Supplied text:
------------------------------------
What is the biggest piece of advice you would give to potential CS educators?
Figure out what you love about CS and focus on mining that! CS is currently one of the most versatile subjects in K-12, especially in the younger grades. If you can figure out what you're most passionate about and start to build your projects and curriculum to focus on that aspect, your students will start to engage like never before. It’s intimidating to be a teacher in the Wild West of CS for sure, but there is often a level of freedom that other teachers don't enjoy. If you can properly use that to your advantage to build your curriculum, nothing can stop you.
TELL US MORE!
What is your proudest professional accomplishment?
My proudest moment with my students is an easy one, nothing will beat our first First Lego League competition at Intel HQ out here in Oregon. It was an outrageously cool venue that wowed all of us, students and teachers alike. Seeing my kids up there on the main stage at Intel being SUPER hyped and doing their best was deeply moving. My proudest moment, as a kid from North Philadelphia whose parents both dropped out of high school early, was being flown out to and put up by Harvard for the ScratchEd Leaders Convening. It was an amazing time and an incredible honor!
What do you do to recharge after a long day (or week, month, year, etc.) of teaching?
Does Rocket League Count? My dad bought a Nintendo the day I was born and I was raised with games. A good action RPG is definitely my go to recharge escape!
------------------------------------
Record excerpts:

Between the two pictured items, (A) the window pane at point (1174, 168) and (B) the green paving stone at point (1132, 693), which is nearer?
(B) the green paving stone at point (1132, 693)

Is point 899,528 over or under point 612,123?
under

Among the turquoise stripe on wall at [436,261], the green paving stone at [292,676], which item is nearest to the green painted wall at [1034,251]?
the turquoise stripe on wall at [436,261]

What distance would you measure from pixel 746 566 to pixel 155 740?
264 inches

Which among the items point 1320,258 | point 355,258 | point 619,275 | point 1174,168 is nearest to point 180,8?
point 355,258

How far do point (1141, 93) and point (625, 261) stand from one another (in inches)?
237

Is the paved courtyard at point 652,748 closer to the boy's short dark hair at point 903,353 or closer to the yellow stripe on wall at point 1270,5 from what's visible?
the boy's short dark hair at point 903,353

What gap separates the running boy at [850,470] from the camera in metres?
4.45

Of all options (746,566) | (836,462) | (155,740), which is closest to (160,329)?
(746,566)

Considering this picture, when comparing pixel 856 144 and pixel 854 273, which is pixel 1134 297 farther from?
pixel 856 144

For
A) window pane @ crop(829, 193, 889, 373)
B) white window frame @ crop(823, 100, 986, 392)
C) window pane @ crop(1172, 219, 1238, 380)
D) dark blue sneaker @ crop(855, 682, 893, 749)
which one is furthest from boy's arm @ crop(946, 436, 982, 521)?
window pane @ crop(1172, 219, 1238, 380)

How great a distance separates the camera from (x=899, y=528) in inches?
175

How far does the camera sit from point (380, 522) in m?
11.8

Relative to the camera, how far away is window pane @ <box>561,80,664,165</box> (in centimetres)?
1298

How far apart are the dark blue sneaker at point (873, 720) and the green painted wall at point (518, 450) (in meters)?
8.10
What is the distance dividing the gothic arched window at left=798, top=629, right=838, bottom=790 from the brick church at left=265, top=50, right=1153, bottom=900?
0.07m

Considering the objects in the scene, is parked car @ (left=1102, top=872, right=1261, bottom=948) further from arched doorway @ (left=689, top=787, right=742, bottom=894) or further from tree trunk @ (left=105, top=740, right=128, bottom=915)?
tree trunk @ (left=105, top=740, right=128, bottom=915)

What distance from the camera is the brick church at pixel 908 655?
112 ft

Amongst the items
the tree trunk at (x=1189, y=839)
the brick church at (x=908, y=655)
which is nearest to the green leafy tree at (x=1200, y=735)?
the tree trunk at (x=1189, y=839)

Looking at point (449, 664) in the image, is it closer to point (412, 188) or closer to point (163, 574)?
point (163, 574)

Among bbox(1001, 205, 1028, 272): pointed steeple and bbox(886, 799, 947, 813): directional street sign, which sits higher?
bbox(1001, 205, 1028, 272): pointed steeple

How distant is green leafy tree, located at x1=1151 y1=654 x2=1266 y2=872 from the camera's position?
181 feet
------------------------------------
Problem statement: Could you repeat the part of the CS educator interview starting at "What is the" and ending at "proudest professional accomplishment?", swapping "curriculum" for "lesson plans"?

Task response:
What is the biggest piece of advice you would give to potential CS educators?
Figure out what you love about CS and focus on mining that! CS is currently one of the most versatile subjects in K-12, especially in the younger grades. If you can figure out what you're most passionate about and start to build your projects and lesson plans to focus on that aspect, your students will start to engage like never before. It’s intimidating to be a teacher in the Wild West of CS for sure, but there is often a level of freedom that other teachers don't enjoy. If you can properly use that to your advantage to build your lesson plans, nothing can stop you.
TELL US MORE!
What is your proudest professional accomplishment?